Texte intégral
Monsieur le Président,
Monsieur le Commissaire,
Mes chers Collègues
Mesdames, Messieurs,
Plus que les années précédentes, la préparation de nos messages au Conseil de printemps revêt une importance particulière.
Il s'agit, en effet, d'envisager les orientations stratégiques de l'Union pour les 5 ans à venir et nous nous devons de faire entendre notre voix au Conseil européen, d'exercer pleinement notre responsabilité de ministres chargés de l'emploi et des politiques sociales.
Cette responsabilité est d'autant plus lourde alors que nos pays se préparent à la ratification du traité constitutionnel -je salue à cet égard les résultats obtenus en Espagne- et que le débat sur la dimension sociale de la construction européenne a pris -c'est particulièrement vrai en France dans la perspective du référendum- une acuité particulière.
Nous devons tout à la fois convaincre nos citoyens que l'Europe élargie est une chance pour garantir leur avenir et leur bien être individuel et collectif, et les appeler à aborder avec confiance les changements qu'imposent la compétition économique mondiale et notre vieillissement démographique. C'est à ces deux conditions qu'ils adhèreront à la stratégie de Lisbonne, car ils comprendront qu'elle se fait avec eux et pour eux.

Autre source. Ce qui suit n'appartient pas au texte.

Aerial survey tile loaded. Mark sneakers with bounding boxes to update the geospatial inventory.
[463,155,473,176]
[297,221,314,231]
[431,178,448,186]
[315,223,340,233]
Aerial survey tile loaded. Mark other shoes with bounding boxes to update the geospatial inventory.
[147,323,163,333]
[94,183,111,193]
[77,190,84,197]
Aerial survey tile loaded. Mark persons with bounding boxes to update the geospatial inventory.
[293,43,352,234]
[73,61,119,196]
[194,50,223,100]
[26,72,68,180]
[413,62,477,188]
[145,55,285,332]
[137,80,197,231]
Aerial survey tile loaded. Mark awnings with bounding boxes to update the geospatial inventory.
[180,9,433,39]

La Commission, dans son rapport de printemps, souligne que les objectifs définis il y a cinq ans restent inchangés. Toutefois elle nous propose de nous centrer sur l'essentiel, pour que la stratégie de Lisbonne soit mieux comprise, mieux suivie et donc plus efficace.
Toute la question est de savoir ce qui doit être considéré comme essentiel dans les années qui viennent.

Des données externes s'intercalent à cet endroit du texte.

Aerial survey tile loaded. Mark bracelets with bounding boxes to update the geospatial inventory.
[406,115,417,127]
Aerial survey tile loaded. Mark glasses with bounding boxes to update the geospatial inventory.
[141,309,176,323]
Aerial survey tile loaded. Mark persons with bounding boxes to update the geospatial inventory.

Nul doute que fait partie de l'essentiel tout ce qui peut renforcer la croissance, améliorer la compétitivité de nos économies et permettre à chacun d'avoir un emploi sûr, de qualité et rémunérateur.
Mais si la croissance et l'emploi sont les ingrédients essentiels du progrès social et s'ils sont une condition nécessaire pour assurer la pérennité de nos systèmes sociaux dont l'avenir, sans cela, serait menacé, ils ne sont pas en eux même générateurs de progrès de la solidarité et de la cohésion des sociétés. Nous savons pertinemment que des sociétés développées peuvent rester des sociétés profondément inégalitaires.

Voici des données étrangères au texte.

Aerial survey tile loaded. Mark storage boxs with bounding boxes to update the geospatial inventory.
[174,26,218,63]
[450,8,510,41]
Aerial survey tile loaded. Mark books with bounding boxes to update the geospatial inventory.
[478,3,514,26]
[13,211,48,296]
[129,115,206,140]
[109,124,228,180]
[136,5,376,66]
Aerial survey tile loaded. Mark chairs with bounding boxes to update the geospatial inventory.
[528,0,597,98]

Eradiquer la pauvreté, combattre les exclusions et discriminations, réduire le plus rapidement possible les disparités économiques et sociales au sein de l'Union, sont des choses tout aussi essentielles.
Comment pourrait-on affirmer que le développement de l'emploi suffit à répondre aux problèmes de pauvreté, d'exclusion, de discriminations ou d'inégalités ?
Je ne vois pas pourquoi une stratégie européenne centrée sur l'essentiel devrait faire l'économie d'ambitions renouvelées pour affronter ces problèmes. Qui ici, au Conseil chargé de l'emploi et des affaires sociales dira à ses concitoyens : " attendez le retour de la prospérité et vous verrez, le progrès social s'ensuivra et nos sociétés deviendront plus justes "
Certes, nous nous félicitons de la prise en compte dans les propositions de la Commission de la prise en compte de l'initiative en faveur d'un Pacte pour la Jeunesse que nous avons initiée avec quelques partenaires. Mais ce Pacte ne peut résumer à lui seul la nécessaire dimension sociale de la stratégie de Lisbonne.
Le message politique de notre Conseil au Conseil européen ne peut pas ignorer les réalités quotidiennes de nos concitoyens : nous savons tous ici parfaitement que la croissance est nécessaire mais non suffisante. Nous ne pouvons donc pas accepter que les messages clés préparés pour nous conjointement par le comité de l'emploi et le comité de protection sociale ne reflètent pas cette vérité de bon sens. La France demande donc instamment à la Présidence de reformuler le premier paragraphe des messages clés de la façon suivante : " le Conseil EPSSCO prend note du recentrage sur la croissance et l'emploi proposée par la communication de la Commission, comme réponse aux trois enjeux majeurs auxquels l'Europe doit faire face aujourd'hui , mais tient à rappeler son attachement aux trois piliers indissociables et d'égale importance de la stratégie de Lisbonne : le pilier économique, le pilier social et le pilier environnemental. "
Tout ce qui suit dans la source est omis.